Have you ever been on a children’s psychiatric floor? There are those empty rooms where kids can go, where they can to cry, shout, sing, say anything, lay down-whatever it is they need and a grownup just stands there making certain the child is safe. This grownup says something now and then to reassure the child that they are safe and that the grown up is there for them. I wish I could do this-push that pause button and not take anything my teen spews at me personally, just like the professional who stands in the room or sits with the child who is in the middle of a tantrum.

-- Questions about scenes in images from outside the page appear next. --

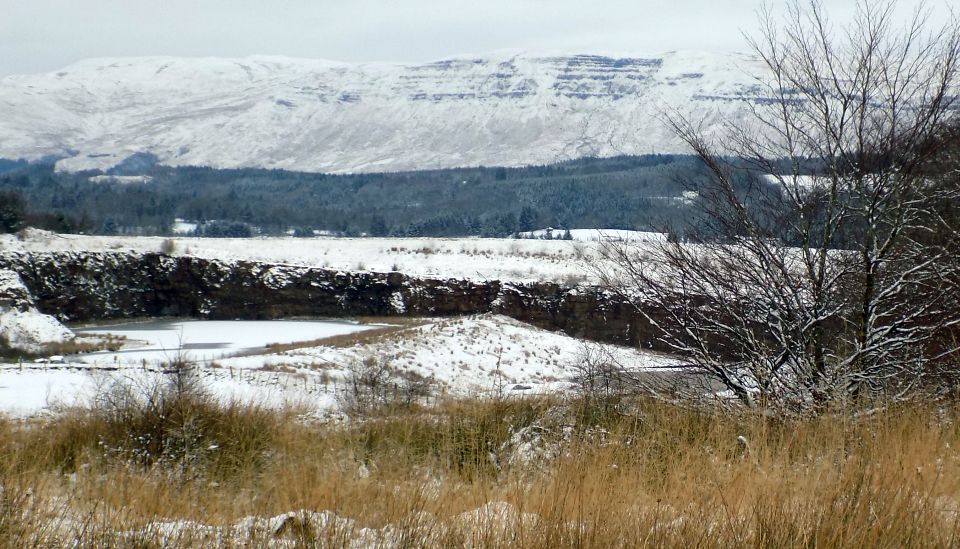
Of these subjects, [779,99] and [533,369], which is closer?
[779,99]

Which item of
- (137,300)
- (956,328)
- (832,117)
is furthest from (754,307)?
(137,300)

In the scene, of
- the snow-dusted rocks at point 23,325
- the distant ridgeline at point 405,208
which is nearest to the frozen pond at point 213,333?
the snow-dusted rocks at point 23,325

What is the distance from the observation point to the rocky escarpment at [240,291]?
41062 mm

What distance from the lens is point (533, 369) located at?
81.8 feet

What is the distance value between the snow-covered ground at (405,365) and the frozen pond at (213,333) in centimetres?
180

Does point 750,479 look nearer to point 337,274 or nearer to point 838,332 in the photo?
point 838,332

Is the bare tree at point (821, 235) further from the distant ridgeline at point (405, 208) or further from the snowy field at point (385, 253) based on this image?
the distant ridgeline at point (405, 208)

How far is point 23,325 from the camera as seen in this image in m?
31.2

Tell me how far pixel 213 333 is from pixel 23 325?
25.6 feet

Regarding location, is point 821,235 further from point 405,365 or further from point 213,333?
point 213,333

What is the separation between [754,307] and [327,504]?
5.16 meters

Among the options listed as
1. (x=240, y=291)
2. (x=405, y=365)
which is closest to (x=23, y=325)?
(x=240, y=291)

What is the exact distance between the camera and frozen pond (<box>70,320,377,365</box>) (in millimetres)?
28933

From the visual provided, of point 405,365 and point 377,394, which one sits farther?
point 405,365
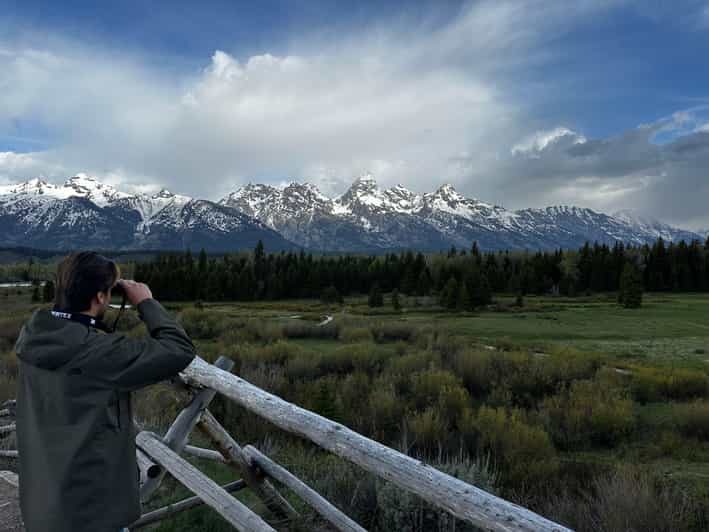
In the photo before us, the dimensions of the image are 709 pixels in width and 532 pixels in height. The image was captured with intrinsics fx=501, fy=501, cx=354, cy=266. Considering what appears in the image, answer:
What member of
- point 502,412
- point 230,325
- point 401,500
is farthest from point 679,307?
point 401,500

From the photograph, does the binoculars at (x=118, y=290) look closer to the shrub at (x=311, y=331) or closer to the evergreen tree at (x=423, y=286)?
the shrub at (x=311, y=331)

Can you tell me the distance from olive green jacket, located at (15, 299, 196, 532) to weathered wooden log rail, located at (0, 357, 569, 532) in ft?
4.98

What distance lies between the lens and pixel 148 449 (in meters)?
4.72

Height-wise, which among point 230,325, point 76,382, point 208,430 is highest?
point 76,382

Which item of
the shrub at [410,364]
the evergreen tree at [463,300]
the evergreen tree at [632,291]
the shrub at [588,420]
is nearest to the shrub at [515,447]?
the shrub at [588,420]

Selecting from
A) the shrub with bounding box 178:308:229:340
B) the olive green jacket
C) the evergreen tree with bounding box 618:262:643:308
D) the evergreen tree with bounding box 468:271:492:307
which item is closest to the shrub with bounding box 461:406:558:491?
the olive green jacket

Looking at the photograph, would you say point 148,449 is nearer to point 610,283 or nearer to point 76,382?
point 76,382

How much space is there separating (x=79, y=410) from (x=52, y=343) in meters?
0.37

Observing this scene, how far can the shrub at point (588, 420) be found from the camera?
9.93m

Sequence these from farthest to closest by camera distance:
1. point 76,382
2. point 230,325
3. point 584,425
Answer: point 230,325 → point 584,425 → point 76,382

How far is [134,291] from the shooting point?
2.95m

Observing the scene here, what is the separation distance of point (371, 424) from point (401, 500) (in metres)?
5.14

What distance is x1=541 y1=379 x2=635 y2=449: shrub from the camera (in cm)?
993

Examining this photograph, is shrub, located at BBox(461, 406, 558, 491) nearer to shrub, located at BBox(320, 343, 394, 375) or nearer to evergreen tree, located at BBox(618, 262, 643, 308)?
shrub, located at BBox(320, 343, 394, 375)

Usually, its my interactions or statement that help move Grace into a rage episode. What I’d do to backtrack: I would stay calm and not take any of her words personally. I’d say all the right things like, “you are really angry now and I am going to just be here and let you have some time to feel your anger.” Or, “your feelings of anger are very strong, just feel them and I am going to just sit outside of your room.” Perhaps I’d try, “Those are some strong words, you must really hate me now.” Here is another statement, “You are full of rage because I really messed up and said some really hurtful things, I am sorry,” I would just let her talk and talk and then hopefully, some epiphany would hit me and I’d say something that she could hear and that deflated and redirected her energy. Her tantrums can go on for a while but it feels hours. When we get to that point, I have yet to find an effective way of redirecting these moments.
Clinical research shows Buddhist mindfulness techniques can help alleviate anxiety , stress , and depression (Photo credit: Wikipedia)
The key is not to get there, to be in control. Not really, you can’t control those feelings. The key is to feel those feelings, but not act on them, to be mindful, meditate and breathe through the wave and get into a better space. Right?
I am a parent of a challenging teen and remembering that I am the grown up is not always easy, is it?